Quali possono essere gli impedimenti ad una sana Relazione Terapeutica?
Cosa può marciare contro una relazione con questi presupposti favorendo la non buona riuscita del percorso?
Sono tanti gli inciampi relazionali che possono mettere a rischio il percorso di cambiamento e alcuni di questi riguardano proprio i professionisti che se non preparati adeguatamente potrebbero loro stessi, inconsapevolmente, boicottare la relazione.
Uno fra tutti è la deriva psicopedagogica che può essere intrapresa dal professionista che investendosi del ruolo di “colui che sa” sarà portato a impartire ordini alla famiglia su cosa fare o non fare. Tale deriva è una chiara dimensione relazionale di tipo agonistico in cui il professore, ossia il professionista, è dominante rispetto al discente, proprietario, perché l’unico ad avere il potere per dare prescrizioni. Tutti quegli atteggiamenti che in modo molto frequente vengono intrapresi dai professionisti del comportamento animale tendono a giudicare e a svalutare la gestione del proprietario e sono loro il primo boicottaggio della relazione e quindi del percorso. Non è raro osservare le famiglie che dopo poco che tali atteggiamenti vengono messi in atto sfuggono agli appuntamenti, disattendono le prescrizioni.
A seguito di tali eventi raramente ci si chiede cosa non abbia funzionato o in che modo siamo responsabili ma anzi in formazione si cercano tecniche su come aumentare l’efficacia di quanto diciamo, ponendo domande del tipo “come faccio a farmi seguire dalle famiglie?” “Che tecnica devo usare per essere maggiormente incisivo?”
Probabilmente l’errore è alla base del problema ed è nel tipo di relazione che si pensa e si vorrebbe con la famiglia del cane. Essere co-costruttori della relazione, alla pari con la famiglia, ci rende responsabili della buona riuscita di questa relazione e non è sufficiente essere dei bravi professionisti, conoscere tutto sui cani e neppure essere stati chiamati per apportare aiuto.
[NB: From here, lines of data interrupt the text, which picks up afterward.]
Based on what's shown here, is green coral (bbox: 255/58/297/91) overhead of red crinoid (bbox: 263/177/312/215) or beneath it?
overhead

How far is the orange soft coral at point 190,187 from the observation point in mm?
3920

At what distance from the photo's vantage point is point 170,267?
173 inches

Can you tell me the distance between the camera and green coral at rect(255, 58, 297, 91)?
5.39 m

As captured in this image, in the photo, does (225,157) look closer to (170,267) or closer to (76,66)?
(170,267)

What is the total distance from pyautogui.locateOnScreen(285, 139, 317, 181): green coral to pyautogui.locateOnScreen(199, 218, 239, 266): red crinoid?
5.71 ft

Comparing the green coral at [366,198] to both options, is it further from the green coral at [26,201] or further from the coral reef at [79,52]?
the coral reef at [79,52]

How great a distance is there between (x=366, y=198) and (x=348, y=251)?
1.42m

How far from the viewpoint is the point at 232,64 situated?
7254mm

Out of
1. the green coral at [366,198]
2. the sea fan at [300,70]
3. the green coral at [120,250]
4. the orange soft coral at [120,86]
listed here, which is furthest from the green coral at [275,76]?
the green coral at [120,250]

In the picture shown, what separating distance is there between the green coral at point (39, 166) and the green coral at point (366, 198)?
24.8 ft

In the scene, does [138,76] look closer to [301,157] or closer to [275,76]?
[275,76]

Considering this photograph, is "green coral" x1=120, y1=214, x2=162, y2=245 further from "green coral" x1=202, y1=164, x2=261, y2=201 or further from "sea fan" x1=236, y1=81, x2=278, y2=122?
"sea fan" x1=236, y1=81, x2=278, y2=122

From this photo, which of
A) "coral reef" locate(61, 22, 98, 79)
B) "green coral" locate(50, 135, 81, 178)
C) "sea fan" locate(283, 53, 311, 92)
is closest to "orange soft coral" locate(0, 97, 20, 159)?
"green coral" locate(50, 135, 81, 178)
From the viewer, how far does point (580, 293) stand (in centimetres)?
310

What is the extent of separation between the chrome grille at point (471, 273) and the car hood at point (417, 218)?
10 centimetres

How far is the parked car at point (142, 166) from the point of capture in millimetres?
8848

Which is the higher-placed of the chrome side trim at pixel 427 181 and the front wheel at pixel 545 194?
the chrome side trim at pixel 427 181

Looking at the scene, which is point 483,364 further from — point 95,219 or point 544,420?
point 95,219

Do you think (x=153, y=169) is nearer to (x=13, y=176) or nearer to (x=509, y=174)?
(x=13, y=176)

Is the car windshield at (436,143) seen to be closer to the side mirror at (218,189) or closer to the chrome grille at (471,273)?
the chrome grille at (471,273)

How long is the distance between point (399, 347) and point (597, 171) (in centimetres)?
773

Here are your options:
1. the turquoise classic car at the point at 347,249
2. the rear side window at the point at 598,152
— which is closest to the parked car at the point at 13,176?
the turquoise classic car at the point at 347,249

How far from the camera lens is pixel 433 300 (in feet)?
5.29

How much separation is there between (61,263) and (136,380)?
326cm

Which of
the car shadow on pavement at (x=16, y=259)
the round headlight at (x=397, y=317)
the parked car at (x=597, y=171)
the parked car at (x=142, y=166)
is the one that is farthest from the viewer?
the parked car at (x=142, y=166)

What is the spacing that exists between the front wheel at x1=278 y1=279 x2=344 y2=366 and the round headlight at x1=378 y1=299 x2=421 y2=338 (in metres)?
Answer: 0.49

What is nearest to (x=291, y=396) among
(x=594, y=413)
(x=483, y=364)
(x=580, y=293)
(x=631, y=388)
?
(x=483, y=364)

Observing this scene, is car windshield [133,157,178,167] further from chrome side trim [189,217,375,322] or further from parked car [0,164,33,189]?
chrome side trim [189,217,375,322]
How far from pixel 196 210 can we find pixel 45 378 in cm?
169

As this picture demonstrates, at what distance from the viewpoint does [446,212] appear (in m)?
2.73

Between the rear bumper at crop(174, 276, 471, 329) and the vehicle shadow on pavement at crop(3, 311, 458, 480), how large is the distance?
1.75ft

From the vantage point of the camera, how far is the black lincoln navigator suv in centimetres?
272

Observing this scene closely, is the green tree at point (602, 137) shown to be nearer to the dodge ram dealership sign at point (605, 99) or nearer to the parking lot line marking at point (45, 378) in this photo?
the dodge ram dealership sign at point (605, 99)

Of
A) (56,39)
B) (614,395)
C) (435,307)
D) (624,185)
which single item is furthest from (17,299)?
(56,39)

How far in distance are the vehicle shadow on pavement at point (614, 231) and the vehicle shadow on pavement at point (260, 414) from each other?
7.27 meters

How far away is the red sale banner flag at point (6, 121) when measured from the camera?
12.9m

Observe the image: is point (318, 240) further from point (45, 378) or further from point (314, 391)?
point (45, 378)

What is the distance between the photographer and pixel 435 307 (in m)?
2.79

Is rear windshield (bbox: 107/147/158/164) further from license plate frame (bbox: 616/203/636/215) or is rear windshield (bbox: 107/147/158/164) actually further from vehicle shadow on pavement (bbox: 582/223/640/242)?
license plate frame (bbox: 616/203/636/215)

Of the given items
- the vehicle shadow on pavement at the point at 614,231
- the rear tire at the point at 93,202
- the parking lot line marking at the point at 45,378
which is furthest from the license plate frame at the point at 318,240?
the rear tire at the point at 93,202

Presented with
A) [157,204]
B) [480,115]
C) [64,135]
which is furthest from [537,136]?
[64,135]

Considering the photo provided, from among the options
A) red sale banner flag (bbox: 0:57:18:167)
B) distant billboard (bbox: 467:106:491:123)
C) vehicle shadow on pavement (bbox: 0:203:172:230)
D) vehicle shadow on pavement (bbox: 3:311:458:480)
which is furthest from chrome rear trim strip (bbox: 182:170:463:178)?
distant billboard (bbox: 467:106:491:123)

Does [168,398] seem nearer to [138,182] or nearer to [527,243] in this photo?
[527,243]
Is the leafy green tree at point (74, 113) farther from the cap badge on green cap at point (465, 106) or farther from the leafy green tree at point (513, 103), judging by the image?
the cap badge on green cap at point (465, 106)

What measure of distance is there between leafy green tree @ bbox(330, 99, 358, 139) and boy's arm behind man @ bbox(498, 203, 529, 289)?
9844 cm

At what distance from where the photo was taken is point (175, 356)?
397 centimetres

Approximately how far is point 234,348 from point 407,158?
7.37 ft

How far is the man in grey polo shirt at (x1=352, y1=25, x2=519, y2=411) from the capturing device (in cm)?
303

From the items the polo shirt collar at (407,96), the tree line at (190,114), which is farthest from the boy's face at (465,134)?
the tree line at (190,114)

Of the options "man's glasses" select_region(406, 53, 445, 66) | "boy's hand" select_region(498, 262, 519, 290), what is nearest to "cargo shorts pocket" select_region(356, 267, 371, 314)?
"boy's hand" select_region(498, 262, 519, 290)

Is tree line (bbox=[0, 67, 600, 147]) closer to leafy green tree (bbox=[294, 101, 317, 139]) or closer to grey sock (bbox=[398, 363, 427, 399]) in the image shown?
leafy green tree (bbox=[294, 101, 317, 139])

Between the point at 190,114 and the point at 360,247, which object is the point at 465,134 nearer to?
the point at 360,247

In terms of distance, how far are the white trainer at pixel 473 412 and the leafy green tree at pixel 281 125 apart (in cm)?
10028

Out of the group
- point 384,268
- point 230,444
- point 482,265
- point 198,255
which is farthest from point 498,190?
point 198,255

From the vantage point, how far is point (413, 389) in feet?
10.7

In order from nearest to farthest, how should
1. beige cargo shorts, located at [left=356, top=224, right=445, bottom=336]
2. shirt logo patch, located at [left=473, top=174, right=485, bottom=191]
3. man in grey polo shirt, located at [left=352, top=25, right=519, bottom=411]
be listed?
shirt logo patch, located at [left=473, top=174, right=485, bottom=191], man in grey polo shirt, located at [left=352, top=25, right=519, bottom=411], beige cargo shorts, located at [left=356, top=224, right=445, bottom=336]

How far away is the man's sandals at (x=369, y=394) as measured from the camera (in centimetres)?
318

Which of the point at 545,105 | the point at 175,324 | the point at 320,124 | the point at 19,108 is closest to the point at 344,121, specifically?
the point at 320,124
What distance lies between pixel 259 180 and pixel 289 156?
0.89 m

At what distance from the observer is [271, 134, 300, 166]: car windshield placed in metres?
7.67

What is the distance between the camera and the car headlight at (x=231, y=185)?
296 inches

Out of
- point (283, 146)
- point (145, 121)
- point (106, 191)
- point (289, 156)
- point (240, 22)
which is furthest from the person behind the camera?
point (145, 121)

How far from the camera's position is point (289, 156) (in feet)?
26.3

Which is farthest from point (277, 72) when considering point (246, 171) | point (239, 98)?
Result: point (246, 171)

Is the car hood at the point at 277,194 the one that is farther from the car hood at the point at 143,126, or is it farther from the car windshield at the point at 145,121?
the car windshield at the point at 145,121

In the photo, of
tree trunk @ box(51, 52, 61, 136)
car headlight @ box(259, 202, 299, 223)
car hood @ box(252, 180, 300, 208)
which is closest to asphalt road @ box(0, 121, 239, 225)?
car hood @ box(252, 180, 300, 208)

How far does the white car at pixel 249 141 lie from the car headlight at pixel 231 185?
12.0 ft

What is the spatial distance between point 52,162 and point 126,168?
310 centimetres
La costruzione di questa relazione chiede a tutte le parti in causa, a mio avviso soprattutto al professionista, uno sforzo anche personale, perché è solo dentro tale relazione che cane e famiglia troveranno gli strumenti e i significati propri per poter stare in un percorso di cambiamento.
Crolla con questi presupposti la frase “io lavoro solo con i cani” oppure “io ti spiego come gestire il tuo cane e poi tu applichi quanto ti dico”. Questo perché al di là del problema per il quale siamo chiamati è dentro la relazione che questo problema si sviluppa e si manifesta e per poterlo affrontare è dentro quella relazione che bisogna avere il coraggio di stare e per esperienza so che non ci sono mai sedute comode.